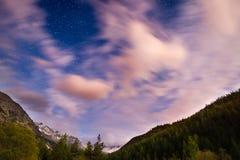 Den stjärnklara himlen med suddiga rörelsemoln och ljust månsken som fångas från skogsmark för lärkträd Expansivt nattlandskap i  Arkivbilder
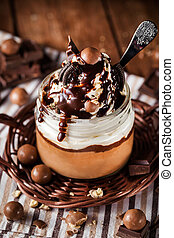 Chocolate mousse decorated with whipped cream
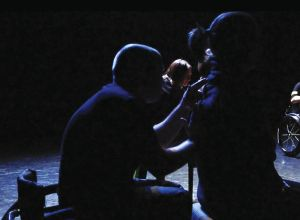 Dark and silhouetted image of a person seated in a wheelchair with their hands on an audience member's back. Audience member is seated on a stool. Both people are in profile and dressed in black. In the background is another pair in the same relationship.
--
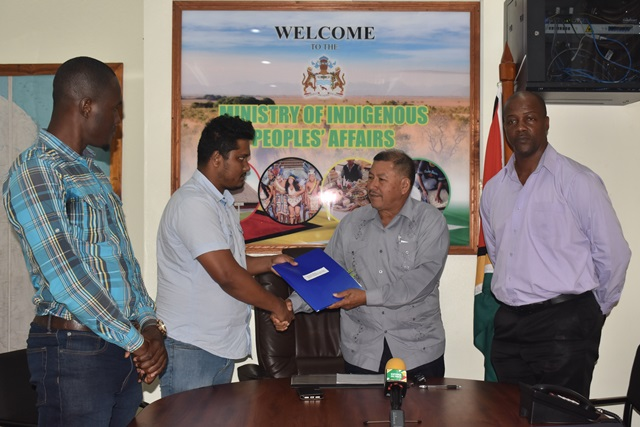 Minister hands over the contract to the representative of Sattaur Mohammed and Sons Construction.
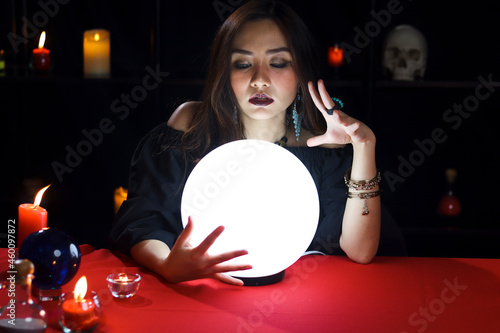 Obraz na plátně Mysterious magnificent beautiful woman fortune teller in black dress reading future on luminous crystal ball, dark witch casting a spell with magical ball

Instructions for the task: Where a picture appears in the records above, omit it, and transcribe exactly the stretch of lines from the one with "Minister hands over" through the one with "Obraz na plátně".

Solved exercise:
 Minister hands over the contract to the representative of Sattaur Mohammed and Sons Construction.
 Obraz na plátně Mysterious magnificent beautiful woman fortune teller in black dress reading future on luminous crystal ball, dark witch casting a spell with magical ball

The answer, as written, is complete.